The biggest injustice, it seemed, was that, of the 378 children in the Calais camp known as “The Jungle” (which was torn down in October of this year), 178 had relatives who would have taken them in, under the terms of the Dublin Treaty. Said Redgrave, “It is simply a matter of political will.”
Rallies were shown with touching scenes of young refugees thanking their rescuers while wearing shirts with the message “Choose Love.” Seventy new people a day join their ranks. Said Redgrave, “They are brave young people with real courage.” No one denies the need for security precautions, but common human decency is also necessary.
We learn some of the history of why Redgrave feels so passionately about this cause and why Lord Dubs has thrown in his efforts to assist her. An old copy of the newspaper the Manchester Guardian dated 1938 is read by film star Emma Thompson, in which average citizens write in saying they are ready, willing and able to help. Why won’t our government let us help? (Most notably E. Sylvia Pankhurst of Essex wrote, who willingly would have taken some of the refugees that were spirited out of Germany during the Holocaust in an operation known as Kindertransport.) Redgrave mused on “The Diary of Anne Frank.” The young Jewish teenaged girl who lived in hiding from the Nazis for two years in Amsterdam, wrote, “In spite of everything, I still believe people are basically good.”
Redgrave’s feeling: “You’ve got to litigate. The courts are ruling every single time that the government is wrong, but the government appeals. And that’s where we are…We people can change things, but we’ve got some very hard work to do. None of us should feel hopeless. You have to get groups of them and say, ‘This is wrong and we’re going to do everything we can to change it.’”
No stranger to controversy following her Oscar acceptance speech in 1978, her attempt(s) to do good here will, no doubt, incite further controversy, but her message, with 10 people dying a day, was, “The Greek people are showing the world how to help fellow human beings. Now, we have to tell our governments they have to step in.” She urged a common European policy be adopted.
There are some sad stories with happy endings, like that of 14-year-old David from Eritrea, whose parents both drowned on their way to Italy. He spent 9 months in Rome until the group Safe Passage found his Aunt in England and he was allowed to go live with her. “These are inspirational people and a lot of them are young people,” said Redgrave, of the volunteers. She, at 80, said she is willing to go with the film to colleges and elsewhere to help spread the word about the refugee crisis and to let a whole generation know about human rights law that is currently being ignored and violated.
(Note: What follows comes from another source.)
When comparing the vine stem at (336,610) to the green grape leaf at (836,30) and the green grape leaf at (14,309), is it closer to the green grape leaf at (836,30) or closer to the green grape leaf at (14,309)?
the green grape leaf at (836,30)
The film’s title comes not only from the harrowing scenes of boatloads of refugees (and even the famous photo of a young two-year-old boy, drowned, dead on the beach in Greece that stunned the world) arriving and being helped ashore by the Greek officials, but from Shakespeare’s play “The Tempest.”
At the end of the film, Ralph Fiennes reads the scene from Shakespeare’s “The Tempest” where Prospero is speaking to Miranda about how they were “Hurried them upon a boat—a rotten carcass of a boat.”
“How came we ashore?” asks Miranda.
“By Providence Divine. Sit still and hear the rest of our sea sorrow.”